▶ **Task item**
Using the data below, return the stretch from the line that contains "View to Ocean" through the line that contains "BOURNEMOUTH, ENGLAND - MARCH", both included, exactly as it stands and nothing beyond it.
..............................
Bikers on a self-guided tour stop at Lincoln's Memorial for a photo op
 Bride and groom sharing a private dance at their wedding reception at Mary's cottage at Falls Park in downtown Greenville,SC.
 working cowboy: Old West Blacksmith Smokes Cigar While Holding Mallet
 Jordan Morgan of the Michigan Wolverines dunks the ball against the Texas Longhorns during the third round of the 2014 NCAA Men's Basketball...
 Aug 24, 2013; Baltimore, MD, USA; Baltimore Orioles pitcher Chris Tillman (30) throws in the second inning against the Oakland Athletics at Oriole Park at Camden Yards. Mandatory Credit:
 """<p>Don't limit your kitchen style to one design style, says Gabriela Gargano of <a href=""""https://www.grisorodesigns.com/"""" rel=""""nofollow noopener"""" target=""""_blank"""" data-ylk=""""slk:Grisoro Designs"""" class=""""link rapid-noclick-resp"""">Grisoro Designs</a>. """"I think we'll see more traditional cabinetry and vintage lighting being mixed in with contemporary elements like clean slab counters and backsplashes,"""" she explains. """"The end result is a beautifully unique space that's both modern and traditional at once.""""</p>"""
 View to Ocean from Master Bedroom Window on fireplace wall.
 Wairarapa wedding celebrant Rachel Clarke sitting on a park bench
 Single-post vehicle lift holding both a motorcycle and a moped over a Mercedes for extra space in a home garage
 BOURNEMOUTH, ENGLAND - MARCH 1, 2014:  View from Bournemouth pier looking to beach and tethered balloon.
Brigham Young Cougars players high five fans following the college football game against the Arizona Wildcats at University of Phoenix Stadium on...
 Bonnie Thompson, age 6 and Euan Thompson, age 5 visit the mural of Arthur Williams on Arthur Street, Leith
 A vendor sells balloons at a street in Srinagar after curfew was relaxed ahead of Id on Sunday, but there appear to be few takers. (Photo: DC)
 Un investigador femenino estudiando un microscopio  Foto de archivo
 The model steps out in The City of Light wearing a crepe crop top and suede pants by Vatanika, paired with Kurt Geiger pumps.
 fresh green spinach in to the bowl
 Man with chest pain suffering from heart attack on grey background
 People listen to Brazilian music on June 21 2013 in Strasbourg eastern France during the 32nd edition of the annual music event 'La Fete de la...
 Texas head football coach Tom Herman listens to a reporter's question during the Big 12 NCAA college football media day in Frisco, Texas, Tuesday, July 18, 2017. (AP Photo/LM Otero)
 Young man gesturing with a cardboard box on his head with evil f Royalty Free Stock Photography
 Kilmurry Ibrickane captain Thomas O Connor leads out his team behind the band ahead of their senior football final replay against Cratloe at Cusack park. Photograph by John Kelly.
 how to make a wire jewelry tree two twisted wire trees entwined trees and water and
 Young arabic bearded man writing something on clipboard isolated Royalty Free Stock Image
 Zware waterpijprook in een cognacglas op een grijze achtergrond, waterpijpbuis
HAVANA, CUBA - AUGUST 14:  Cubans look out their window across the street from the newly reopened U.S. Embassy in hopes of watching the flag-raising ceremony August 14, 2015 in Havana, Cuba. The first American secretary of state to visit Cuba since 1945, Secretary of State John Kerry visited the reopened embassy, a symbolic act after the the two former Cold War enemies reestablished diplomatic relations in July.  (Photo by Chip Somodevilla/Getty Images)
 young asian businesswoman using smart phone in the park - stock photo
..............................
▶ **Response**
 View to Ocean from Master Bedroom Window on fireplace wall.
 Wairarapa wedding celebrant Rachel Clarke sitting on a park bench
 Single-post vehicle lift holding both a motorcycle and a moped over a Mercedes for extra space in a home garage
 BOURNEMOUTH, ENGLAND - MARCH 1, 2014:  View from Bournemouth pier looking to beach and tethered balloon.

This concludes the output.